▸ Set of tasks
(1) From the forum thread on a remote latch release, return everything from "## GhoulishGadgets (May" down to "high current loads.", word for word.
(2) In the remote latch release thread, why does HomeyDaClown expect a 1300 mAh battery to last only about a half hour or less?

▸ Document excerpt
# remote latch release



## Aquayne (Sep 1, 2008)

I am researching a way to spring a release latch from a distance with a fob like a car clicker. 
So far I have found this kit. 200 ft range. It is only $30.00 including shipping








on ebay.

It runs on the 12 volt car system.

I need to know if it can be run from a 12 volt battery pack like this.


----------



## hedg12 (Jul 6, 2008)

It could be run off AA batteries, although I'm not sure how long they would last - current draw isn't listed in the specs. A 12 volt wall wart would work, & you wouldn't have to borry about battery life. If you need to run it off batteries, you might want to try 8 D cells instead.


----------



## Aquayne (Sep 1, 2008)

i need it to run on batteries.


----------



## hedg12 (Jul 6, 2008)

The battery holder you show should work, but you might be changing batteries fairly often. 2 of these holders in series (black lead of one connected to the red lead of the other) would last significantly longer.

You may be fine with the AA batteries - I don't think the receiver would draw that much current, and the lock motors are only run for a short time each time. There aren't any specifications on the ebay page though, so there's no way to know for sure.


----------



## Aquayne (Sep 1, 2008)

This may work. I'm still looking for a bigger 12v battery with charger for about 15.00


----------



## HomeyDaClown (Oct 3, 2009)

You might be surprised to find out how much current those lock actuators draw.
Usually from 2 to 10 amps each for short durations. At 1300 mah (milliamp hours) you'd be looking at about a half hour or less. You could try a sealed lead acid (alarm or battery backup type) battery. They come cheap and can supply 8 amp hours or more. A $10 trickle charger from Harbor Freight is all you need to charge it back up.


----------



## Aquayne (Sep 1, 2008)

I've been looking at the sealed lead acid batteries. They look promising. Thanks for the input.


----------



## Aquayne (Sep 1, 2008)

This looks promising
http://cgi.ebay.com/ws/eBayISAPI.dll?ViewItem&item=200570167154&category=79846&_trksid=p5197.c0.m619


----------



## HomeyDaClown (Oct 3, 2009)

Unfortunately, that one is no better than the 1300 mah one you looked at earlier.

A UB1213 = 12 volts 1.3 AH = 1300 mah , it's pretty small for a lead acid.

This is more the type I was referring to:

http://cgi.ebay.com/UB1280-12V-8Ah-NP7-12-UB1270-Sealed-Lead-Acid-Battery-/110548426575?pt=US_Batteries&hash=item19bd331f4f

or this one:

http://cgi.ebay.com/RBC2-APC-UPS-Battery-Pack-Replacement-BK400-BK300-BK500-/180581705370?pt=PCA_UPS&hash=item2a0b82269a


----------



## GhoulishGadgets (May 13, 2010)

Can you not use an old car battery?
I do for some things, then charge up the next day before using again.

If not, I'd recommend D cells - they have much greater mAh capacity.
I'd be a little cautious of the NiMH or Lithium types - they may not be happy running short time period high current loads.

Another option is R/C car racing battery packs, these are designed for such loads - but I guess may not be that cheap (never used them, so have no idea - sorry)

Si


----------

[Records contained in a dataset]
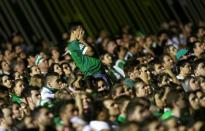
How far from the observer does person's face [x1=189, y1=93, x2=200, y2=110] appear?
11023 mm

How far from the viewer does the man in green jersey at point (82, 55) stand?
1334 cm

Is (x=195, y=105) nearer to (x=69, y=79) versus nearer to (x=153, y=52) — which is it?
(x=69, y=79)

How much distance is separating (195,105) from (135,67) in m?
2.62

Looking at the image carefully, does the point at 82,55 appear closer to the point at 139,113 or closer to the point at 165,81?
the point at 165,81

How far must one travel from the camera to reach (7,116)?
37.0ft

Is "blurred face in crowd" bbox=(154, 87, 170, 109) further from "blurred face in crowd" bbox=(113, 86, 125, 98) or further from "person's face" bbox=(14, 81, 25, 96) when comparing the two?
"person's face" bbox=(14, 81, 25, 96)

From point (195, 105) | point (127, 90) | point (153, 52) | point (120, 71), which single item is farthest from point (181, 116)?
point (153, 52)

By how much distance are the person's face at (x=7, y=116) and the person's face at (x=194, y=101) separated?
2.52m

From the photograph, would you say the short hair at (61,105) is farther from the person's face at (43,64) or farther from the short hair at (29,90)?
the person's face at (43,64)

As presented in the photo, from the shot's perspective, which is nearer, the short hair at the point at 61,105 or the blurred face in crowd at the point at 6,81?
the short hair at the point at 61,105

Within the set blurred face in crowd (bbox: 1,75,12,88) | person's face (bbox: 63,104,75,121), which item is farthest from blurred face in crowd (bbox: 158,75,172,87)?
person's face (bbox: 63,104,75,121)

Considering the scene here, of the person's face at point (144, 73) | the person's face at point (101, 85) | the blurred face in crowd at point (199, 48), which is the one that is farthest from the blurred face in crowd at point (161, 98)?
the blurred face in crowd at point (199, 48)

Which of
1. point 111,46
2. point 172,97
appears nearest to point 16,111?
point 172,97

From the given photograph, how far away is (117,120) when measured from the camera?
35.2 feet
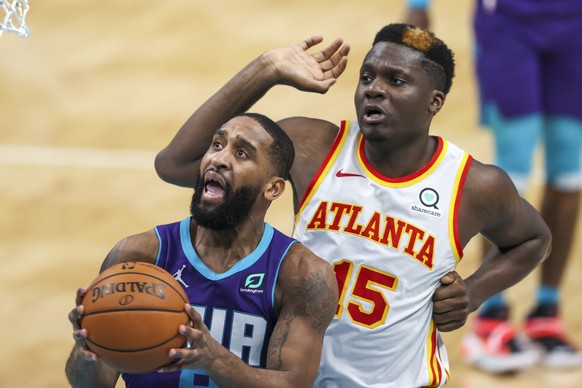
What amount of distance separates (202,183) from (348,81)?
6.56 metres

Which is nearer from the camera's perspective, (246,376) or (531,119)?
(246,376)

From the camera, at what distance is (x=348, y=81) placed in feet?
36.0

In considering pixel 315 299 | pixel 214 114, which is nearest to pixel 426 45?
pixel 214 114

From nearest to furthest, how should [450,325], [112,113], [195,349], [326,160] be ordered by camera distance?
1. [195,349]
2. [450,325]
3. [326,160]
4. [112,113]

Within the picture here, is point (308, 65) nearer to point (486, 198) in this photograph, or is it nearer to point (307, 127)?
point (307, 127)

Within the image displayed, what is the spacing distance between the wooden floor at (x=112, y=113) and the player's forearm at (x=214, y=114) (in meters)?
2.96

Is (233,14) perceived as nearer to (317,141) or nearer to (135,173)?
(135,173)

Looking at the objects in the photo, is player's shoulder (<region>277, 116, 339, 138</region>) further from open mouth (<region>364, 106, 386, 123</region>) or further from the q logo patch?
the q logo patch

▸ Solutions in order
(1)
## GhoulishGadgets (May 13, 2010)

Can you not use an old car battery?
I do for some things, then charge up the next day before using again.

If not, I'd recommend D cells - they have much greater mAh capacity.
I'd be a little cautious of the NiMH or Lithium types - they may not be happy running short time period high current loads.

(2) The lock actuators usually draw 2 to 10 amps each for short durations. At 1300 mAh, that works out to about a half hour or less.